Assunção Cristas, a populista com contrato a prazo

Assunção Cristas, nascida por feliz coincidência no dia 28 de setembro de 1974, dia em que um golpe de direita fracassou em Portugal, trouxe de Luanda um ressentimento que se transformou em azedume contra a esquerda. A religiosidade que a devora, e necessita de exibir, aproxima-a mais de uma líder extremista do que da direita moderada.

Sabe-se que de bancos percebe pouco e entregou o futuro do BES, a pedido da amiga do PSD, às contingências da sorte. Como fez parte de um governo que deixou os bancos na desgraça, não se lhe podia exigir mais como Ministra da Agricultura, Mar, Ambiente e Ordenamento do Território. Bastou-lhe mandar fazer, por medida, umas galochas e um boné para imitar Paulo Portas, ignorando que as imitações são piores do que o original.

### [Lista de tarefas]
(a) Devolva o trecho do texto sobre Assunção Cristas que começa com as palavras que contêm "Sabe-se que de" e termina com "que o original.".
(b) Segundo o texto sobre Assunção Cristas, em que data ela nasceu?
(c) Prolongue o texto sobre Assunção Cristas a partir do ponto em que termina.

### [Secção de dados]

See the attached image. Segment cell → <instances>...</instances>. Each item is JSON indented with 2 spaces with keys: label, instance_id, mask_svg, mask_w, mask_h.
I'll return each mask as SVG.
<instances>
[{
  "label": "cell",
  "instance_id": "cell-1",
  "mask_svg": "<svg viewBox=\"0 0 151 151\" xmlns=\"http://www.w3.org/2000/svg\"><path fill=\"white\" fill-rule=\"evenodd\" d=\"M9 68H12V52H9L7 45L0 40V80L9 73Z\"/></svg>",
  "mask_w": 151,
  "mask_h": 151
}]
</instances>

### [Respostas do exercício]
(a)
Sabe-se que de bancos percebe pouco e entregou o futuro do BES, a pedido da amiga do PSD, às contingências da sorte. Como fez parte de um governo que deixou os bancos na desgraça, não se lhe podia exigir mais como Ministra da Agricultura, Mar, Ambiente e Ordenamento do Território. Bastou-lhe mandar fazer, por medida, umas galochas e um boné para imitar Paulo Portas, ignorando que as imitações são piores do que o original.

(b) Nasceu a 28 de setembro de 1974.

(c)
Como resolveu disputar eleições autárquicas, para fingir que o CDS é mais do que uma muleta do PSD, até de transportes julga saber. A ignorância sobre os custos leva-a, num golpe de populismo de quem nem uma junta de freguesia vai gerir, a pedir 20 estações de Metro, para Lisboa. Mais vinte!
   
Assunção Cristas há de julgar que as 20 estações de metro são o duplo-decâmetro da caixa métrica da sua escola primária.